Blocking of the L.-H.-La Fontaine tunnel | At least 20 days of trial for the Farfadaas

Accused of conspiracy and mischief under $ 5,000 for blocking the Louis-Hippolyte-La Fontaine tunnel on the sidelines of a demonstration against sanitary measures, six conspiratorial influencers of the Farfadaas group will monopolize a court room for at least 20 days of trial.



Tristan Péloquin

Tristan Péloquin
Press

Anti-health measures leader Mario Roy, who is representing himself without a lawyer, like five other of the co-accused, has announced that he intends to bring about thirty witnesses to justice during this trial, the date of which has been set. until January 2023.

Judge Pierre Labelle, of the Court of Quebec, has scheduled ten days of trial on the merits, plus ten days for numerous preliminary motions that six of the seven co-accused intend to file.

The Crown, for its part, predicted that two days of trial would be sufficient.

Dressed in front of the judge in a biker-style leather jacket adorned with a middle finger in the air on the back, Mr. Roy has announced that he intends to file a motion to be tried by a jury rather than by a judge alone .

Steve Charland, nicknamed “L’Artiss”, former leader of the identity group La Meute, for his part asked that Press and the author of these lines are explicitly excluded from the trial hearings. The judge explained to him that it is a “step which is rather high”, since the legal debates are of public nature.

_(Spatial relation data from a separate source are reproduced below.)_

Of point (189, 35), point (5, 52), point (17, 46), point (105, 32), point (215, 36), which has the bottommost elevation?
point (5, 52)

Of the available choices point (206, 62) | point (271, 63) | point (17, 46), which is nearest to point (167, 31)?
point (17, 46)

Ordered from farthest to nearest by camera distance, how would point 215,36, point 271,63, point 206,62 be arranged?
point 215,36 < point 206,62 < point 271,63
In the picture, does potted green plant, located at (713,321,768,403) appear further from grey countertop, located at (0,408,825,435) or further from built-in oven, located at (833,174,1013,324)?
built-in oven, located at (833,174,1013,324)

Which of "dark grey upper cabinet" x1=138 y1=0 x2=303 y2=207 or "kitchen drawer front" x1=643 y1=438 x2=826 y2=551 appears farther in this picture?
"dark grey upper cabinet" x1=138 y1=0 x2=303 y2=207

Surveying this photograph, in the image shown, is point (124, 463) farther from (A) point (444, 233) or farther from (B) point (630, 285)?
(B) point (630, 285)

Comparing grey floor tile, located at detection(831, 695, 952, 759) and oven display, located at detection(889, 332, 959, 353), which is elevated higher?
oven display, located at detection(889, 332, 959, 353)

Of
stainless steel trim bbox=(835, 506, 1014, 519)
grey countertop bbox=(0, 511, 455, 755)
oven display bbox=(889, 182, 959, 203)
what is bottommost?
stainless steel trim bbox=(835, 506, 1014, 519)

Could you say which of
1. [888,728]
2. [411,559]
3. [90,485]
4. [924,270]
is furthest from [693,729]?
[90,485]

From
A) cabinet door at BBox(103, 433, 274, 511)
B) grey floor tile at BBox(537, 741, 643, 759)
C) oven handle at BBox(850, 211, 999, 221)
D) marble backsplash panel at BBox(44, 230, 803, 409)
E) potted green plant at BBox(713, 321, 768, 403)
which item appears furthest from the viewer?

The co-defendants are suspected of having blocked the three lanes of the Louis-Hippolyte-La Fontaine tunnel southbound, shortly after a march in downtown Montreal against sanitary measures. The action almost went wrong when a man, who got stuck in the traffic jam, got out of his vehicle with a hammer and started hitting the vehicles stopped at the head of the procession.

Mario Roy requested five additional days of trial to demonstrate that he was “the target” of “death threats” during this incident. He also wants to testify people who have “medical reports that they have suffered violence.”

Several of the co-defendants themselves filmed the event with their phones and broadcast the incident live on social networks. They have announced that they wish to have these videos excluded from the evidence. “I refuse that my video is used against me,” complained the co-accused Michel Deshaies.

The defendants also intend to file a petition for the unconstitutionality of the charges. Mr. Roy was recently convicted of three counts of contempt of court for violating orders prohibiting him from doing acts reserved for lawyers. However, nothing prevents him from defending himself in the context of a criminal prosecution against him, or from filing petitions on behalf of the other co-accused, insofar as these requests also concern him.

The judge gave him until August 19 to present written motions. “You’re going to be busy this winter,” he told her.

A seventh co-accused in this case, Patrick Dupuis, for his part pleaded guilty to one count of mischief which was not related to the same event. He was sentenced to 45 days of intermittent detention on weekends.